> _TASK ITEM 1_:
In the text on tumor-associated antigens in lung adenocarcinoma, which antigen was expressed most frequently in early-stage LUAD?
> _TASK ITEM 2_:
Carry on the text on tumor-associated antigens in lung adenocarcinoma, picking up after its final sentence.

** PROVIDED TEXT follows **

The TAA profile in lung adenocarcinoma. aA summary of the patient attributes. b and c t-SNE plot of 3,442 epithelial cells that were color-coded by the sample type of origin (b) or the TAA expression (c). d and e The fraction of cells that were colored by sample (d) or TAAs (e). In each image, the gray scale bar corresponds to 50 percent. f and g Dot plots showing the incoming signaling patterns of secreting cells in lesion 1 (f) or lesion 2 (g). The size of dots is in proportion to the communication probability. h and i Circle plots showing the inferred IFN-II signaling networks in lesion 1 (h) or lesion 2 (i). jand k Boxplots displaying the “ssgsea” scores of HALLMARK INTERFERON GAMMA RESPONSE in lesion 1 (j) or lesion 2 (k). P-values were calculated using the Wilcox-test. The box shows the upper and lower quartiles

Next, we collected information on the TAAs from the CTDatabase and ClinicalTrial.gov. For further analysis, we selected a total of seventy-five TAAs from TCGA database, which were frequently expressed in LUAD patients (Table S1). Among the 75 TAAs, 9 (CEACAM5, BTBD2, EZH2, GPNMB, HHAT, PRAME, MAGEA3, MAGEA6, and MAGEA12) were expressed at the single-cell level (log-normalized counts > 0) (Table S2; Fig. 1c). As illustrated in Fig. 1d, CEACAM5 displayed the highest frequency of expression in early-stage LUAD (patient 1 lesion 1, 34.8 %; patient 1 lesion 2, 24.3 %; patient 2, 78.0 %; and patient 3, 49.6 %), while EZH2, BTBD2 and GPNMB were among the most frequently expressed TAAs in stage IV primary tumor (23.8 %, 22.1 %, 20.4 %, respectively) and metastatic bone lesion (24.3 %, 32.5 %, 4.6 %, respectively). In the meantime, MAGEA3, MAGEA6 and MAGEA12 were detected only in patient 2 (LUAD combined with large cell neuroendocrine carcinoma) and patient 5 (brain metastases), suggestive of a large variation on the TAA profile across the different pathological types of tumor (Fig. 1e).

** End of PROVIDED TEXT **
** EXTRACTED DATA follows **

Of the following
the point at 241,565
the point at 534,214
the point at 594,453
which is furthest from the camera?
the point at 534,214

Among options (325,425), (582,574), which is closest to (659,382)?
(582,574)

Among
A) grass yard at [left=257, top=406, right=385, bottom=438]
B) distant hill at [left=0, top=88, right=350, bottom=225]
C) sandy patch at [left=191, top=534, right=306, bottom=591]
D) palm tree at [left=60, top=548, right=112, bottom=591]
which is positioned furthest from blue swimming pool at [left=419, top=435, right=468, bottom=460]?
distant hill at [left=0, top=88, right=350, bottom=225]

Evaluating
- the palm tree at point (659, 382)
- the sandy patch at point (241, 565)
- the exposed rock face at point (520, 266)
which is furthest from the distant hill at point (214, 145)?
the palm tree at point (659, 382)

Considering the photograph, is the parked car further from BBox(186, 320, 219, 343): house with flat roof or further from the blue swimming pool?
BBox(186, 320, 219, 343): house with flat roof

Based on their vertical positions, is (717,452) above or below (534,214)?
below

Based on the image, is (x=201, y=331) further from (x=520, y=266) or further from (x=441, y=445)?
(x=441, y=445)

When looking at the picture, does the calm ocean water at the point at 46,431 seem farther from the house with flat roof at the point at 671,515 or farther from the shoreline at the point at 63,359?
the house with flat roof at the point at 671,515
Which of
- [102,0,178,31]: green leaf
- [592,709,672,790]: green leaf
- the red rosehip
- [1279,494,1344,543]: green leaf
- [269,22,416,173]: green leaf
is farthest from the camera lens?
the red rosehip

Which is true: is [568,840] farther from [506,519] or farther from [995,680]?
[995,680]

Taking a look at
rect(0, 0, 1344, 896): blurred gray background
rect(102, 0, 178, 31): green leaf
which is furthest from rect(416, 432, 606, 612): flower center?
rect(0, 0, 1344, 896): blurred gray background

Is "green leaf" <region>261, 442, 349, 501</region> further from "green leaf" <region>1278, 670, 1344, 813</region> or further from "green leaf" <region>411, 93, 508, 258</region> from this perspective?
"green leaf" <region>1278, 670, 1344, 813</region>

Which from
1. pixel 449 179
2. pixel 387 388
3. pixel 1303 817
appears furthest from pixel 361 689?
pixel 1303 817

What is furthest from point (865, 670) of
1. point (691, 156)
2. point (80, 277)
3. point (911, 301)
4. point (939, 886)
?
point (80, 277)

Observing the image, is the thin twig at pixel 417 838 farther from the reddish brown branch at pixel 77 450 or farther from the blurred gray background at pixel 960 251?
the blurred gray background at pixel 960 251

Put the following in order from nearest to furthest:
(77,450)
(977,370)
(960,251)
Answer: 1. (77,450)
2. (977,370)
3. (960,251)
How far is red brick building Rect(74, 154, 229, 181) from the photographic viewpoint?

** End of EXTRACTED DATA **

> _ANSWER AREA 1_:
CEACAM5

> _ANSWER AREA 2_:
Lastly, we sought to determine whether cancer cells with TAA expression could potentiate T cell responses. The six patients included in this study were different in age, gender, race, pack-year smoking histories (above are environmental conditions), germline mutations or HLA typing (above are genetic background) which may cause significant interpatient immune-response variability. We therefore performed analyses in different lesions from patient 1 to avoid confounding effects of genetic background and environmental conditions. While T cell subset was classified into CD4+ (lesion 1, n = 442; lesion 2, n = 23) and CD8+ (lesion 1, n = 362; lesion 2, n = 295) T cells according to the cluster of differentiation receptors that were expressed in the cells, cancer cells were categorized as TAA-positive (lesion 1, n = 217; lesion 2, n = 639) or TAA-negative (lesion 1, n = 251; lesion 2, n = 797) cells based on whether or not the 75 TAAs from the database were expressed in the cells. As depicted in Fig. 1f g, relatively consistent incoming signaling patterns were present between TAA-positive and TAA-negative groups (see “Method details”). Surprisingly, the contribution score of IFN-II signaling reached statistical significance only in TAA-positive groups. Meanwhile, CD8+ T cells tended to send stronger IFN-II signal than CD4+ T cells (Fig. 1 h and 1i). Finally, a “ssgsea” score for quantifying the extent of IFN-γ pathway activation was calculated for each cancer cell (see “Method details”). As shown in Fig. 1j and k, TAA-positive cells in the two lesions exhibited a significantly higher score of IFN-γ response than the corresponding TAA-negative cells (both p < 0.001), suggesting that TAA-positive cancer cells may have a better response to antitumor immunity.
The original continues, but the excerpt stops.